The Syrian Democratic Forces and the US-led coalition supporting them were on high alert after the raid late Friday at the Omar oil field in the eastern province of Deir Al Zor, the Britain-based war monitor said.

“The attack targeted the oil field’s housing, where US-led coalition forces and leaders of the Syrian Democratic Forces are present,” Observatory head Rami Abdul Rahman said.

Seven terrorists were killed in the attack, which ended at dawn after clashes near the barracks, he added.

Contacted by AFP, neither the US-led coalition nor the Kurdish-led SDF were immediately available for comment.

In October last year, the SDF took control of the Omar oil field, one of the largest in Syria, which according to The Syria Report economic weekly had a pre-war output of 30,000 barrels per day.
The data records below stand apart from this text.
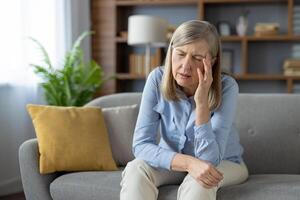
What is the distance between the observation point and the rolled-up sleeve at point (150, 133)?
1.99m

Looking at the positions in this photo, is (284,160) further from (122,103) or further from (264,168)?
(122,103)

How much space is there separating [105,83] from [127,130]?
222 centimetres

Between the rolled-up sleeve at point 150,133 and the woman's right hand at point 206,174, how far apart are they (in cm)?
14

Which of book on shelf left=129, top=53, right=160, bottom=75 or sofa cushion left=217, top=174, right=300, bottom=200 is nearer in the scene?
sofa cushion left=217, top=174, right=300, bottom=200

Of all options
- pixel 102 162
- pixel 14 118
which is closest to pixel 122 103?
pixel 102 162

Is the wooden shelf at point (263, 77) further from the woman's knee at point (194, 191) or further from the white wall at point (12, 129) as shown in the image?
the woman's knee at point (194, 191)

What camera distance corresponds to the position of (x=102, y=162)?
2.51 metres

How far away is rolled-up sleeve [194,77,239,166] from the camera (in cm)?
190

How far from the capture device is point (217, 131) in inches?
77.5

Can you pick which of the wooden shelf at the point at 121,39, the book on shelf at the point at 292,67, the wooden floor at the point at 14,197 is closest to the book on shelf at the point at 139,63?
the wooden shelf at the point at 121,39

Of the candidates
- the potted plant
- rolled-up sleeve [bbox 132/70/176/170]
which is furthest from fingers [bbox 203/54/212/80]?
the potted plant

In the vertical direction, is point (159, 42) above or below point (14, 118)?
above

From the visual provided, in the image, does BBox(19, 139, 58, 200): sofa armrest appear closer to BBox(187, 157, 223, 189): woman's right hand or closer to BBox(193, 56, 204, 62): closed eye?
BBox(187, 157, 223, 189): woman's right hand

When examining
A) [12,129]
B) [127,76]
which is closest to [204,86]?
[12,129]
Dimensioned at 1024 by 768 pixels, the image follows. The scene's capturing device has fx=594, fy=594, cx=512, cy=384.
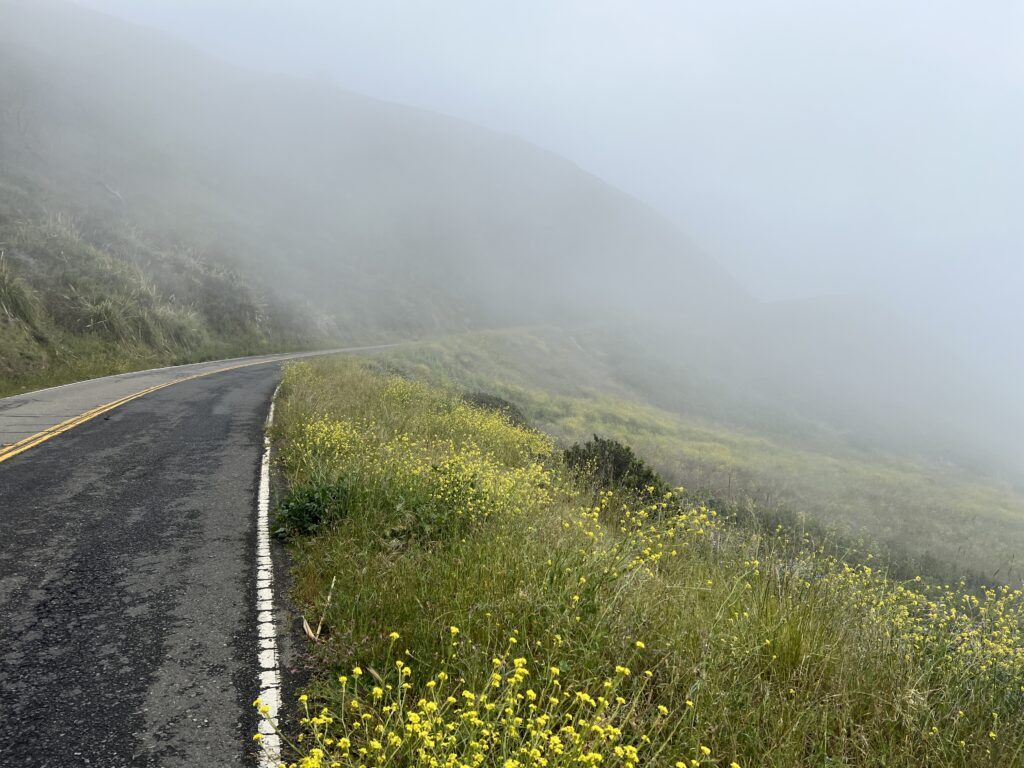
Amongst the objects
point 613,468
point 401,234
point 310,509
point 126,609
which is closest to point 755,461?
point 613,468

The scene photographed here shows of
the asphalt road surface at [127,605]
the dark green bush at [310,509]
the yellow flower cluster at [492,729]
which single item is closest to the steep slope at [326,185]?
the asphalt road surface at [127,605]

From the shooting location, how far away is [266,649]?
4.20 metres

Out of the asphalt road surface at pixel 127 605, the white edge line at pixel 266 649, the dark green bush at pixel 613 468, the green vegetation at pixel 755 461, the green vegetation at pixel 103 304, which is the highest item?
the green vegetation at pixel 103 304

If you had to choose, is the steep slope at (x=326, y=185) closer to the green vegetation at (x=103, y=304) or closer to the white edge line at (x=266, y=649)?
the green vegetation at (x=103, y=304)

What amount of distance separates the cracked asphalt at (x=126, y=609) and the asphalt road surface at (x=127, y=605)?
1 centimetres

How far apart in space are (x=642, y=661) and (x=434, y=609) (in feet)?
4.79

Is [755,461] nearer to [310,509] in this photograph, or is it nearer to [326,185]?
[310,509]

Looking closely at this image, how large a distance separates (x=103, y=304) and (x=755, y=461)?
30043 millimetres

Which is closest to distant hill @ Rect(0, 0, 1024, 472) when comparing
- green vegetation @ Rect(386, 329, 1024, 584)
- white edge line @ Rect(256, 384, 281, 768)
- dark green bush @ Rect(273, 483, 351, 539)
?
green vegetation @ Rect(386, 329, 1024, 584)

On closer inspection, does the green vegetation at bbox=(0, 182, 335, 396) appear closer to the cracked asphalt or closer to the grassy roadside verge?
the cracked asphalt

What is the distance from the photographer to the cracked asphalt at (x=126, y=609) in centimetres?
330

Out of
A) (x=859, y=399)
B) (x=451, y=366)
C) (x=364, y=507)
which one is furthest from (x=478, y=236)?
(x=364, y=507)

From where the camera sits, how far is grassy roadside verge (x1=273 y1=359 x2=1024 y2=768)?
3097 millimetres

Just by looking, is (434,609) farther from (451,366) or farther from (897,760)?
(451,366)
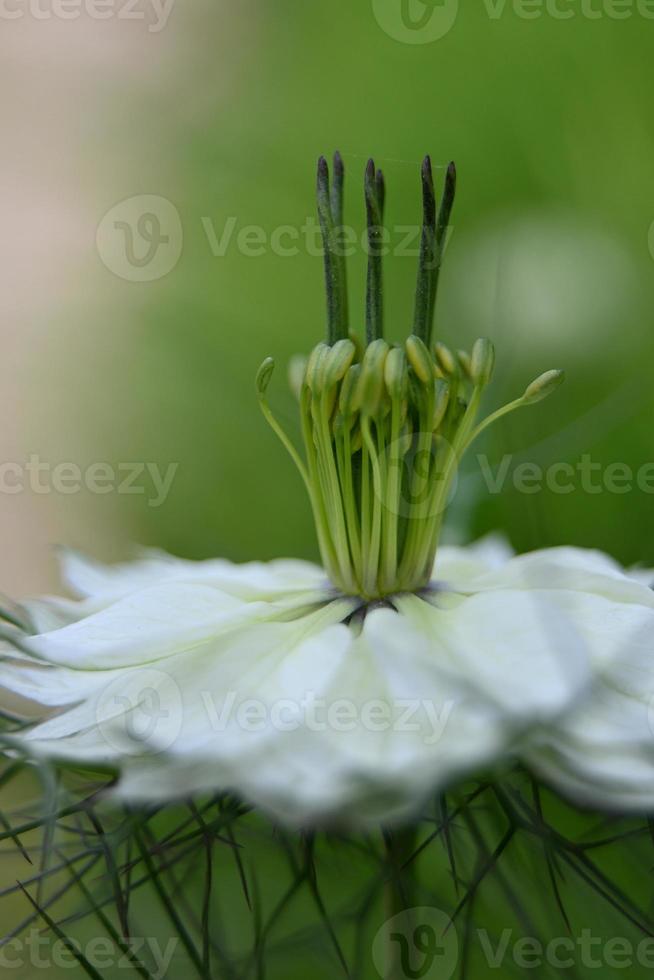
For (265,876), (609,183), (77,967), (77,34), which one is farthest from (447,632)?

“It’s the largest attack of its kind since the oil field was turned into a coalition base” following its capture by the SDF, Abdul Rahman said.

Daesh overran large swathes of Syria and neighbouring Iraq in 2014, proclaiming a “caliphate” in territory it controlled.

But the group has since lost nearly all of it to multiple offensives in both countries.

In Syria, two separate campaigns — by the US-backed SDF and by the Russia-supported regime — have reduced Daesh’s presence to pockets in Deir Al Zor and in the vast desert that lies between it and the capital.